Start of DATA TO PROCESS

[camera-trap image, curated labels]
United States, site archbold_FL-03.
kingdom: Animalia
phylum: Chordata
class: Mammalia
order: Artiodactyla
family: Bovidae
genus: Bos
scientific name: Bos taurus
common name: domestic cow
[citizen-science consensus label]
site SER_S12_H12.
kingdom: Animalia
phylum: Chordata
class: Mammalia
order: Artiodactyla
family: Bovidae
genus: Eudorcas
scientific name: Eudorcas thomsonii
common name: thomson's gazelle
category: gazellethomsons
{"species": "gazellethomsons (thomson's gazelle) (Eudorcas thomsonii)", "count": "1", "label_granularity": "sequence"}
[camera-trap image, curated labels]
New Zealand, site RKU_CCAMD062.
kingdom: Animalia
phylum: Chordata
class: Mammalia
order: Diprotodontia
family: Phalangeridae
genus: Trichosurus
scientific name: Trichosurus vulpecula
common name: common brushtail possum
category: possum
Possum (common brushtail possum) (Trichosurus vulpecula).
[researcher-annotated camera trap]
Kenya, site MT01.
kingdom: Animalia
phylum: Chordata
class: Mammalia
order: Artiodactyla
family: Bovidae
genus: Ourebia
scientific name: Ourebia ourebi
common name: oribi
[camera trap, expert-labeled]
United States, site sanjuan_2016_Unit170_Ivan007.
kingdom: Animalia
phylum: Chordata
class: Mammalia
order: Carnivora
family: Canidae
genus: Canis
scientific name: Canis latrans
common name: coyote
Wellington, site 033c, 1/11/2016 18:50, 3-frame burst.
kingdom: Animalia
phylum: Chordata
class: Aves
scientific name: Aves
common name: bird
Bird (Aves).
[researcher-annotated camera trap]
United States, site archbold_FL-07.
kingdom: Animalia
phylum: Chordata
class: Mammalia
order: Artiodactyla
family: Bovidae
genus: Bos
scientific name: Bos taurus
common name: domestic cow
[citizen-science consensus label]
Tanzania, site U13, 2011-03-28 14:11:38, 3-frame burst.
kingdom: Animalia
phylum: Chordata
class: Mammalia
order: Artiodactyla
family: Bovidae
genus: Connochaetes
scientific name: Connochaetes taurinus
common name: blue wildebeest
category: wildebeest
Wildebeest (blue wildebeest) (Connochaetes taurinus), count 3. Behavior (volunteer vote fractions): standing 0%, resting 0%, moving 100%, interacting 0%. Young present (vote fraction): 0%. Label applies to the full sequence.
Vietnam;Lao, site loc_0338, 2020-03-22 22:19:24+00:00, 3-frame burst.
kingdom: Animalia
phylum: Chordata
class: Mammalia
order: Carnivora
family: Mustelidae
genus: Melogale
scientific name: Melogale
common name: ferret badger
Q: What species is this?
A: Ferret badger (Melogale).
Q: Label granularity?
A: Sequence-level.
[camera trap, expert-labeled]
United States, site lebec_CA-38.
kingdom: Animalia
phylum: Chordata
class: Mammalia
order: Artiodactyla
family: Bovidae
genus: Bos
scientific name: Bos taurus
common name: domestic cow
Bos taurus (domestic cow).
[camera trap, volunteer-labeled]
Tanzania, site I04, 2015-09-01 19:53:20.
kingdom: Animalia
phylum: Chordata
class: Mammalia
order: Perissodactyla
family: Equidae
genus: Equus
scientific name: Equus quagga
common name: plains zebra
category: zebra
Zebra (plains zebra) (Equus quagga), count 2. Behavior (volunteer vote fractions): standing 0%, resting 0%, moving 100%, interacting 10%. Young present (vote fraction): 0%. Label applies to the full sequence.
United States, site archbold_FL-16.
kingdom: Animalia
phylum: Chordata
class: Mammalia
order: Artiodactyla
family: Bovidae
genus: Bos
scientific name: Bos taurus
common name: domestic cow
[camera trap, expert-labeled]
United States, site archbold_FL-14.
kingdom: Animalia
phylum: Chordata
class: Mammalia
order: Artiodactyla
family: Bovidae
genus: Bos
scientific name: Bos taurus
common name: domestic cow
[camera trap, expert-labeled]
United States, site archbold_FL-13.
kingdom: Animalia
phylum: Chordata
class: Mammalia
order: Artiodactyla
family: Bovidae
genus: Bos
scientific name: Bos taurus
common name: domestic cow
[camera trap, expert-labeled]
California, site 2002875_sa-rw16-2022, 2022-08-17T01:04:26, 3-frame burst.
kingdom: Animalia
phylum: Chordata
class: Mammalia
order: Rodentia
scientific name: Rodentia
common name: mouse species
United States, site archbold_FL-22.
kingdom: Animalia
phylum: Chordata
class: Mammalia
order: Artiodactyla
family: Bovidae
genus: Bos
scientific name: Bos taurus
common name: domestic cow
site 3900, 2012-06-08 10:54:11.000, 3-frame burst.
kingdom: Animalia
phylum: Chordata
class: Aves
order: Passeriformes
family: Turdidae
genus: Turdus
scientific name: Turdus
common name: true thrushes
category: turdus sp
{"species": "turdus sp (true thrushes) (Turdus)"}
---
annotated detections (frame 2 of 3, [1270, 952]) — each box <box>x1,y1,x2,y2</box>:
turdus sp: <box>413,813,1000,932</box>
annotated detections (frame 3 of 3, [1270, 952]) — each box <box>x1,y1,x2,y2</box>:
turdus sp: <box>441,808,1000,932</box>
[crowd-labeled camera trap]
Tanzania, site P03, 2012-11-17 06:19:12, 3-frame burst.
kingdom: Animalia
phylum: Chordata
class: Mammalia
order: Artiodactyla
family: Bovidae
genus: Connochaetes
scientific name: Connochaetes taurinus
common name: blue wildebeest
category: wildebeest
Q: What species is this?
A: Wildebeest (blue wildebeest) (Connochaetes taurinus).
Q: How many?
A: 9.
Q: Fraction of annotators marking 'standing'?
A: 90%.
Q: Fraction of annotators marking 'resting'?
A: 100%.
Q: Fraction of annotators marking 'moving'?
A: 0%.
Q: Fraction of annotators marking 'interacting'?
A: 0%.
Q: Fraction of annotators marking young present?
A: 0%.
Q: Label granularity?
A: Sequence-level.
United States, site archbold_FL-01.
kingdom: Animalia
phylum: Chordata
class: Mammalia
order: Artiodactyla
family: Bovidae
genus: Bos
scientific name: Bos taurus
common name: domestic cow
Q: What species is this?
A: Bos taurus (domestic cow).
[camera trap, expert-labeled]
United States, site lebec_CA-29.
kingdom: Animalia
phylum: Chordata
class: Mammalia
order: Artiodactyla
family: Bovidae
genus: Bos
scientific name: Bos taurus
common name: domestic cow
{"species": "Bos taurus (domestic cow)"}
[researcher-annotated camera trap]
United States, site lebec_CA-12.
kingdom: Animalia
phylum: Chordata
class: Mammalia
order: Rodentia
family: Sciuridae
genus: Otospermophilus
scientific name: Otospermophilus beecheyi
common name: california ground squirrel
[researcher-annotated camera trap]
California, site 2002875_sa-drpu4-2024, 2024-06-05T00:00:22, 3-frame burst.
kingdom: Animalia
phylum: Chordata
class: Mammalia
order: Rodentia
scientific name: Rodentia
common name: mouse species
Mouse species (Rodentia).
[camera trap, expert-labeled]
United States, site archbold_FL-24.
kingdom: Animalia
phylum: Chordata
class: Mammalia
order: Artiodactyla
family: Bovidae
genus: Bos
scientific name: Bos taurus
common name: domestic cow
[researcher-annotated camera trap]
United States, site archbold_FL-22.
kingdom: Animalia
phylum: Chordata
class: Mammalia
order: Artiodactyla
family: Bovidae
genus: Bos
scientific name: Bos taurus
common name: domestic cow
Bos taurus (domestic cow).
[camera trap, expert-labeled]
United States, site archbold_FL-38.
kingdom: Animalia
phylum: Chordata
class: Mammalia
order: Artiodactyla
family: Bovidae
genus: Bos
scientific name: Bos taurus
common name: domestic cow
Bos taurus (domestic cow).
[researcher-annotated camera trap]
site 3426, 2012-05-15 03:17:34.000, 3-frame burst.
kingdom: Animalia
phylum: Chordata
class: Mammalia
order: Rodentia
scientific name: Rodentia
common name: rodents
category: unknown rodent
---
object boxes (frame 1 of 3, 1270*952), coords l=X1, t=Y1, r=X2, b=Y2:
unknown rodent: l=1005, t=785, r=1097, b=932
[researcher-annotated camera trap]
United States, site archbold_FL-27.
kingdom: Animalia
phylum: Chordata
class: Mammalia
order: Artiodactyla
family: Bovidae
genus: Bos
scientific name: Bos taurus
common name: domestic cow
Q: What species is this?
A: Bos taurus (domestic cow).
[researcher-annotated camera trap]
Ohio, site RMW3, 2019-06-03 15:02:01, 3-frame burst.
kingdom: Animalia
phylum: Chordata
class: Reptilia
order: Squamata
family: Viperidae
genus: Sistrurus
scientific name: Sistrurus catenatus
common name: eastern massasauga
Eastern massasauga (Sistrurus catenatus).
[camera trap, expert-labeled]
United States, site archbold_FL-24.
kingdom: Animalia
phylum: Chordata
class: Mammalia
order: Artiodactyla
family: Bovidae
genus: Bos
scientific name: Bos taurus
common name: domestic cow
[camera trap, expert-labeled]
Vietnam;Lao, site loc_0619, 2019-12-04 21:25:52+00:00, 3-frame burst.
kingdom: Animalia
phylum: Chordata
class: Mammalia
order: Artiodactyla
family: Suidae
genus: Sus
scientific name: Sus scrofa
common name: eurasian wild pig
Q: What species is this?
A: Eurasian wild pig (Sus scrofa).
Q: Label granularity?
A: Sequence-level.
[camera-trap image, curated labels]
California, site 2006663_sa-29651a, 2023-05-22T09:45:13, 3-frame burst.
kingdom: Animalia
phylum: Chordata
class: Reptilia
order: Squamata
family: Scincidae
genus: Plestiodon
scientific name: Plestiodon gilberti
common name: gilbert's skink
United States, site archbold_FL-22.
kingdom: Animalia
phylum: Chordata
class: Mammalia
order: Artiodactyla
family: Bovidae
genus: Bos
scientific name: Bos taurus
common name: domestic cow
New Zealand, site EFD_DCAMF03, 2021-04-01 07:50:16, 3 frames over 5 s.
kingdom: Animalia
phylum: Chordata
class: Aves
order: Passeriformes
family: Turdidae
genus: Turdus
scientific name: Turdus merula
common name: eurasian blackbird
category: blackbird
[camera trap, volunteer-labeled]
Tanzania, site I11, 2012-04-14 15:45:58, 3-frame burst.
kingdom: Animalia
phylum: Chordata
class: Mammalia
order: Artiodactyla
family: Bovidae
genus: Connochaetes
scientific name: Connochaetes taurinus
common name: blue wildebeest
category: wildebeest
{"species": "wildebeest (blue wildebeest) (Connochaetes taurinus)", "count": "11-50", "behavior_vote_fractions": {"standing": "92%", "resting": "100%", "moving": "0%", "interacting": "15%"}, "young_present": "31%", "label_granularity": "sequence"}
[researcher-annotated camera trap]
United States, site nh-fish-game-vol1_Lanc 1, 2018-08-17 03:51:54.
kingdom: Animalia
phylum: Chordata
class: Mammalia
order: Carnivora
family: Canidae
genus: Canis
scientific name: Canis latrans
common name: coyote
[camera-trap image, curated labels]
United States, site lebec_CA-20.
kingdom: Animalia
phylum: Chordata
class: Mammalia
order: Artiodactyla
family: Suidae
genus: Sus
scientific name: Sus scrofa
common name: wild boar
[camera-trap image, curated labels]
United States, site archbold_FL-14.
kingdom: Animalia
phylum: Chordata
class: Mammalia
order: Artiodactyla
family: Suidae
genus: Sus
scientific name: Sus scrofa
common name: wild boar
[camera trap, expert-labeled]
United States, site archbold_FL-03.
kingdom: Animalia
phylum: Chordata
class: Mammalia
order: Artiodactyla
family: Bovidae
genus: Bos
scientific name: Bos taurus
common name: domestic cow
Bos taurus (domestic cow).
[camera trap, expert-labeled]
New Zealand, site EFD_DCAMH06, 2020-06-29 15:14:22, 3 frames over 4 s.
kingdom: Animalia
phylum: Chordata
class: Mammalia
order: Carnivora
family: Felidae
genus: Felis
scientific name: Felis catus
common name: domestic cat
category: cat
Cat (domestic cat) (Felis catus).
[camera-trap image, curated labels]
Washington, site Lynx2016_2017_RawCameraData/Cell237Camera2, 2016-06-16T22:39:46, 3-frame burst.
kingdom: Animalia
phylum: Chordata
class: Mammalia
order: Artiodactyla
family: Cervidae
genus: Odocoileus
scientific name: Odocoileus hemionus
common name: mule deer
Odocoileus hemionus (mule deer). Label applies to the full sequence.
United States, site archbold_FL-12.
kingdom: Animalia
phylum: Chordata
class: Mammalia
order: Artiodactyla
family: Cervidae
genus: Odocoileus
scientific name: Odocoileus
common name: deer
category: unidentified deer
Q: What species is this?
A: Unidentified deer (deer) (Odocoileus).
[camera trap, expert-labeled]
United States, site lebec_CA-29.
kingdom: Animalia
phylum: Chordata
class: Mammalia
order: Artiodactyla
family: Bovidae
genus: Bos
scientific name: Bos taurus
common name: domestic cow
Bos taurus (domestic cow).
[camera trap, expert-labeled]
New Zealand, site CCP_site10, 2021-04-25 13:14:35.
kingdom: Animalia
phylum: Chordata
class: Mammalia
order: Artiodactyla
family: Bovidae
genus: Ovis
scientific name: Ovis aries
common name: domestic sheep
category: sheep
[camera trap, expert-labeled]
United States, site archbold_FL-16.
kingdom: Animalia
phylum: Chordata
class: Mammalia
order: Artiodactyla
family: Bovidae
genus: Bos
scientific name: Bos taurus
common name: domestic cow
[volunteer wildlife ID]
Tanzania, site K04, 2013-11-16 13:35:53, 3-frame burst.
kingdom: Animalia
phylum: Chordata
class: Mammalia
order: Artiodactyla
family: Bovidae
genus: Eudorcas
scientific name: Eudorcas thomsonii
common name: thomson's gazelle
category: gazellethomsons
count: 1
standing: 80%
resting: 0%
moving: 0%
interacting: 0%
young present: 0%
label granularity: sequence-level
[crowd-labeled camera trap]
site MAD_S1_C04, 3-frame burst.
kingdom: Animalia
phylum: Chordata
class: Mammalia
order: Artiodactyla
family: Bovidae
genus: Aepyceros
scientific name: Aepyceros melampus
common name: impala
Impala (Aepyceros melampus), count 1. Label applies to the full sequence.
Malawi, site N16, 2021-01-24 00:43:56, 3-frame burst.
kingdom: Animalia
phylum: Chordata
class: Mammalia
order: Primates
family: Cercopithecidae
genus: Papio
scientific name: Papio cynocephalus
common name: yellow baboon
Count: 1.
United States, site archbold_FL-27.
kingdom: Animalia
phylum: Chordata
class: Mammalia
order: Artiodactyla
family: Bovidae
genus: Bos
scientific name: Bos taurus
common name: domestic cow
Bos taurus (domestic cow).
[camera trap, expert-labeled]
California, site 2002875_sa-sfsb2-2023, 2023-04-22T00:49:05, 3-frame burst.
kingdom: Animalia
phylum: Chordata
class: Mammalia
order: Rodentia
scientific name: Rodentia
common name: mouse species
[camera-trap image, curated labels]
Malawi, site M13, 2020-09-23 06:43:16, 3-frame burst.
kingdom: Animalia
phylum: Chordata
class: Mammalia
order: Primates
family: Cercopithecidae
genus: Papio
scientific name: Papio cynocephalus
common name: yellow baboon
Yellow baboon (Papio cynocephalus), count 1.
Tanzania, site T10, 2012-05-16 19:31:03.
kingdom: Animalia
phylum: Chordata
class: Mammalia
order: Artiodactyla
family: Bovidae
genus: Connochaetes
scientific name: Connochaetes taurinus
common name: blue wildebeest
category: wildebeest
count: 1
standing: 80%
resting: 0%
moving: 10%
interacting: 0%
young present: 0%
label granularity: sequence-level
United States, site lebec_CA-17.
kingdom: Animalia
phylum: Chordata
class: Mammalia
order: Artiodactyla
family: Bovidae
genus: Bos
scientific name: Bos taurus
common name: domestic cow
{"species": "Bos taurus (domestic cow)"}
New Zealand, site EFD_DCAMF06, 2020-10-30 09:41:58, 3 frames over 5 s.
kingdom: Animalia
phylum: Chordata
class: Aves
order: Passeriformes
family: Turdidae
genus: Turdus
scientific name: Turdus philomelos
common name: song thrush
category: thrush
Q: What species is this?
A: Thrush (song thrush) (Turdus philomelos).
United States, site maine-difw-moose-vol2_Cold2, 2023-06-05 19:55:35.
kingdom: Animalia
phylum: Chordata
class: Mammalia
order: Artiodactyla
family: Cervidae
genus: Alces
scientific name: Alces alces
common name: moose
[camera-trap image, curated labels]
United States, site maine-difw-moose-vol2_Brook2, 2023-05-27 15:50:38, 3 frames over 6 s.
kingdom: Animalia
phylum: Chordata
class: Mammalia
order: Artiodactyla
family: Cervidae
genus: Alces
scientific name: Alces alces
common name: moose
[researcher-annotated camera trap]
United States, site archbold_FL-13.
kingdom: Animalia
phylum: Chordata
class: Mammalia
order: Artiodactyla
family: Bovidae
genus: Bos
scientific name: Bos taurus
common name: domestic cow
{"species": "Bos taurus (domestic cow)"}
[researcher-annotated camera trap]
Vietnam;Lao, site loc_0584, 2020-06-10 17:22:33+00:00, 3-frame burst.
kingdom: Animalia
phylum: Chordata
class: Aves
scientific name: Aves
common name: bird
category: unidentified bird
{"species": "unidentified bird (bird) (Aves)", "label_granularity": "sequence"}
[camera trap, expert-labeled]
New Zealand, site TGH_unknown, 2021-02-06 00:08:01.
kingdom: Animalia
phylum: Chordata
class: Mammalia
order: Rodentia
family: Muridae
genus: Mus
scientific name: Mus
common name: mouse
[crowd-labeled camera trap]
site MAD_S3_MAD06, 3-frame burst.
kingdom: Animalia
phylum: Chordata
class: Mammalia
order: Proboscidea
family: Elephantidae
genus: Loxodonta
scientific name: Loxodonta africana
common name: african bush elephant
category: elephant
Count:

End of DATA TO PROCESS

■ **WHAT THE EXERCISE ASKS**
Reproduce the listing above exactly as far as the line with "scientific name: Trichosurus vulpecula", that line included.

■ **YOUR RESPONSE**
[camera-trap image, curated labels]
United States, site archbold_FL-03.
kingdom: Animalia
phylum: Chordata
class: Mammalia
order: Artiodactyla
family: Bovidae
genus: Bos
scientific name: Bos taurus
common name: domestic cow
[citizen-science consensus label]
site SER_S12_H12.
kingdom: Animalia
phylum: Chordata
class: Mammalia
order: Artiodactyla
family: Bovidae
genus: Eudorcas
scientific name: Eudorcas thomsonii
common name: thomson's gazelle
category: gazellethomsons
{"species": "gazellethomsons (thomson's gazelle) (Eudorcas thomsonii)", "count": "1", "label_granularity": "sequence"}
[camera-trap image, curated labels]
New Zealand, site RKU_CCAMD062.
kingdom: Animalia
phylum: Chordata
class: Mammalia
order: Diprotodontia
family: Phalangeridae
genus: Trichosurus
scientific name: Trichosurus vulpecula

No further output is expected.